-
Notifications
You must be signed in to change notification settings - Fork 19
Open
Description
Hi! Congratluations on the great package!
I have come across an unexpected behaviour of the PseudoR2 function: it returns a wrong value of McFadden's Pseudo-R2 for binomial GLMs that model successes out of failures. It appears to work fine with binomial GLMs that model binary responses.
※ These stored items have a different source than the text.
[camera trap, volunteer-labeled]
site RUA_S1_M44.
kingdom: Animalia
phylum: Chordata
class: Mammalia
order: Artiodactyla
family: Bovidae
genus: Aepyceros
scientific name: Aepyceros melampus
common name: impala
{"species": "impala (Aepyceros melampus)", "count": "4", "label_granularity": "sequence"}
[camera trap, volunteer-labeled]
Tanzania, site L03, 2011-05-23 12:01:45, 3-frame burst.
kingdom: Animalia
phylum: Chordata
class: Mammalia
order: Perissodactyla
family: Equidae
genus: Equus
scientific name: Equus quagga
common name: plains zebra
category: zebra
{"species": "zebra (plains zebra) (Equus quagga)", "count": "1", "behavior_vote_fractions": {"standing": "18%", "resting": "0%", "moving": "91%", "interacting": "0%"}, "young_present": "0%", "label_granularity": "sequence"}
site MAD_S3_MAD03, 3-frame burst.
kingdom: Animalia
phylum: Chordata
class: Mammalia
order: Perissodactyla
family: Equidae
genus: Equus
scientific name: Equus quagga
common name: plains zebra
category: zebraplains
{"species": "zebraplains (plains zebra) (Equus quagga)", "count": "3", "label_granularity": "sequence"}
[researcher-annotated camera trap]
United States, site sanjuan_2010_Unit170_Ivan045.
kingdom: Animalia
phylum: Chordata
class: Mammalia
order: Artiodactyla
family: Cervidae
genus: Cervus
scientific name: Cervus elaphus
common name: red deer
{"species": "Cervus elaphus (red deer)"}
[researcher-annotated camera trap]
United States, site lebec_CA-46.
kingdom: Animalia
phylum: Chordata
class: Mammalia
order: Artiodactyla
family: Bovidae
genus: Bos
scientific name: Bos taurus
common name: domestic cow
I provide a reprex with overdispersed binomial GLM, it shows the same warning as my own data which are not overdispersed:
In res["Tjur"] <- unname(diff(tapply(y.hat.resp, y, mean, na.rm = TRUE))) : number of items to replace is not a multiple of replacement length
Previous reported issues with PseudoR2 did not deal with binomial GLMs explicitly, as far as I can tell: #19
Thank you for your time!!
library(DescTools)
library(DHARMa)
#> Warning: package 'DHARMa' was built under R version 4.2.3
#> This is DHARMa 0.4.6. For overview type '?DHARMa'. For recent changes, type news(package = 'DHARMa')
library(faraway)
#> Warning: package 'faraway' was built under R version 4.2.2
library(performance)
#> Warning: package 'performance' was built under R version 4.2.3
# Binomial GLM: k success out of K trials
data(troutegg, package="faraway") # Survival of trout eggs
m1 <- glm(cbind(survive,total-survive) ~ location+period, family=binomial, troutegg)
summary(m1)
#>
#> Call:
#> glm(formula = cbind(survive, total - survive) ~ location + period,
#> family = binomial, data = troutegg)
#>
#> Deviance Residuals:
#> Min 1Q Median 3Q Max
#> -4.8305 -0.3650 -0.0303 0.6191 3.2434
#>
#> Coefficients:
#> Estimate Std. Error z value Pr(>|z|)
#> (Intercept) 4.6358 0.2813 16.479 < 2e-16 ***
#> location2 -0.4168 0.2461 -1.694 0.0903 .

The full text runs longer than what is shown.